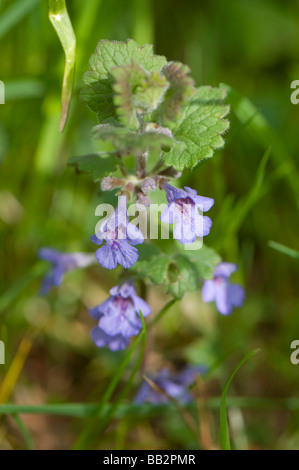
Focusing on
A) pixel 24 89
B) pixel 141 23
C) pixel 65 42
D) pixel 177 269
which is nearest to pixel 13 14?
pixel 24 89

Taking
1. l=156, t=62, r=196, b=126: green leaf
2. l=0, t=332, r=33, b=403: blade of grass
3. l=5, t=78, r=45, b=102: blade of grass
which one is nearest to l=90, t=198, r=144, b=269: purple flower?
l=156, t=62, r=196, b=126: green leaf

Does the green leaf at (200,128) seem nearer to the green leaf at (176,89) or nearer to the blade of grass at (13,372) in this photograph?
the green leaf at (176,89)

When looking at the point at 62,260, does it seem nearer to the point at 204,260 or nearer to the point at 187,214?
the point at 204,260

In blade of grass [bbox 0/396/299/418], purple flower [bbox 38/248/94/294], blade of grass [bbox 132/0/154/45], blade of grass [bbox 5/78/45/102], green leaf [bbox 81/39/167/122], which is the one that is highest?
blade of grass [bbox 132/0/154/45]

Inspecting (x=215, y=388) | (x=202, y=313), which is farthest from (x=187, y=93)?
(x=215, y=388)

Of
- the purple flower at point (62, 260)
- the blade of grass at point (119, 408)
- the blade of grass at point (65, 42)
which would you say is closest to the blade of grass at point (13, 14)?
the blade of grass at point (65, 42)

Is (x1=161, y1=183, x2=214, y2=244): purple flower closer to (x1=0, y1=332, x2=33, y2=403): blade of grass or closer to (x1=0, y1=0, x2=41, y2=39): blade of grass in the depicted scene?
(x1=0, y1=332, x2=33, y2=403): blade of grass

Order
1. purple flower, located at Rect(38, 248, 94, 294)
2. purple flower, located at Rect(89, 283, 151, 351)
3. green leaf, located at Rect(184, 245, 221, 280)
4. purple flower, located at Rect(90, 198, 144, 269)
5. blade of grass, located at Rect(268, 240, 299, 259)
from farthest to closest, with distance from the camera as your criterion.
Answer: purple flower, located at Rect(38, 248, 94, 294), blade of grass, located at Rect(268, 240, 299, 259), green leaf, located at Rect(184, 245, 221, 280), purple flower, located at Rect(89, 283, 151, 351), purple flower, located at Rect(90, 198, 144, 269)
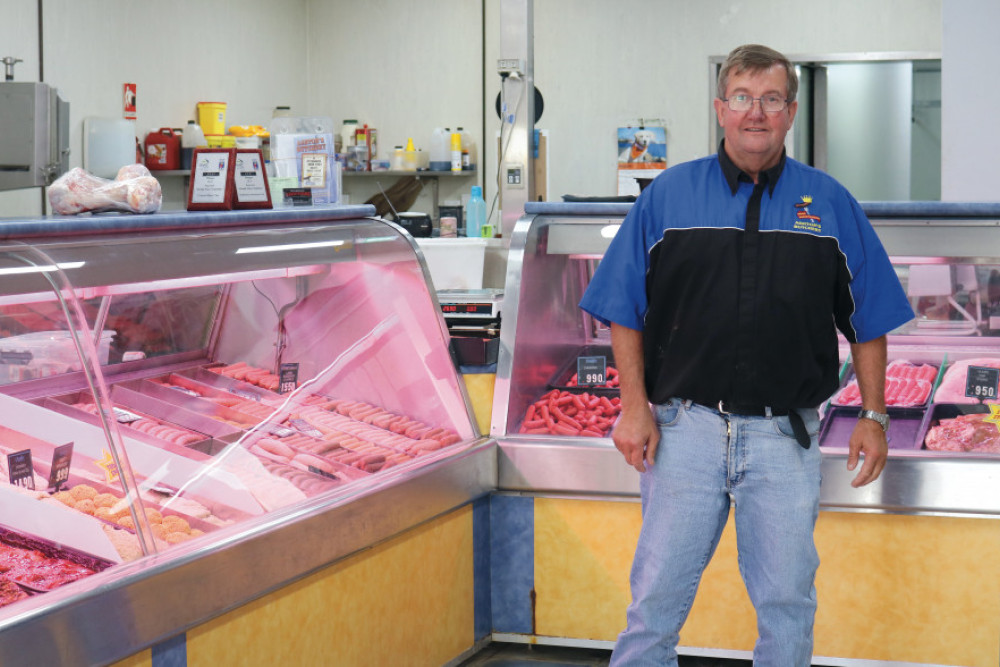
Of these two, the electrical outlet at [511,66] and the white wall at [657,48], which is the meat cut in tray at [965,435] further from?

---

▶ _Written exercise_: Rewrite all of the lines above, replacing "electrical outlet" with "wall socket" and keeping everything else the same. Leave out the pictures.

▶ _Response to this task_:
Focusing on
A) pixel 24 89
B) pixel 141 23
C) pixel 65 42
D) pixel 177 269
which is nearest to pixel 13 14?
pixel 24 89

Taking
1. l=156, t=62, r=196, b=126: green leaf
2. l=0, t=332, r=33, b=403: blade of grass
3. l=5, t=78, r=45, b=102: blade of grass
which one is nearest to l=90, t=198, r=144, b=269: purple flower?
l=156, t=62, r=196, b=126: green leaf

Does the green leaf at (200,128) seem nearer to the green leaf at (176,89) or nearer to the blade of grass at (13,372) in this photograph?
the green leaf at (176,89)

When looking at the point at 62,260, does it seem nearer to the point at 204,260 or nearer to the point at 187,214?
the point at 204,260

In blade of grass [bbox 0/396/299/418], purple flower [bbox 38/248/94/294], blade of grass [bbox 132/0/154/45], blade of grass [bbox 5/78/45/102], green leaf [bbox 81/39/167/122], which is the one that is highest?
blade of grass [bbox 132/0/154/45]

Inspecting (x=215, y=388) | (x=202, y=313), which is farthest from (x=187, y=93)?
(x=215, y=388)

Of
- the purple flower at point (62, 260)
- the blade of grass at point (119, 408)
- the blade of grass at point (65, 42)
which would you say is closest to the blade of grass at point (13, 14)?
the blade of grass at point (65, 42)

Is (x1=161, y1=183, x2=214, y2=244): purple flower closer to (x1=0, y1=332, x2=33, y2=403): blade of grass or closer to (x1=0, y1=0, x2=41, y2=39): blade of grass in the depicted scene?
(x1=0, y1=332, x2=33, y2=403): blade of grass

Order
1. purple flower, located at Rect(38, 248, 94, 294)
2. purple flower, located at Rect(89, 283, 151, 351)
3. green leaf, located at Rect(184, 245, 221, 280)
4. purple flower, located at Rect(90, 198, 144, 269)
5. blade of grass, located at Rect(268, 240, 299, 259)
from farthest to closest, with distance from the camera as your criterion.
Answer: purple flower, located at Rect(38, 248, 94, 294), blade of grass, located at Rect(268, 240, 299, 259), green leaf, located at Rect(184, 245, 221, 280), purple flower, located at Rect(89, 283, 151, 351), purple flower, located at Rect(90, 198, 144, 269)
Of these two, the wall socket at [511,66] and the white wall at [657,48], which is the meat cut in tray at [965,435] further from?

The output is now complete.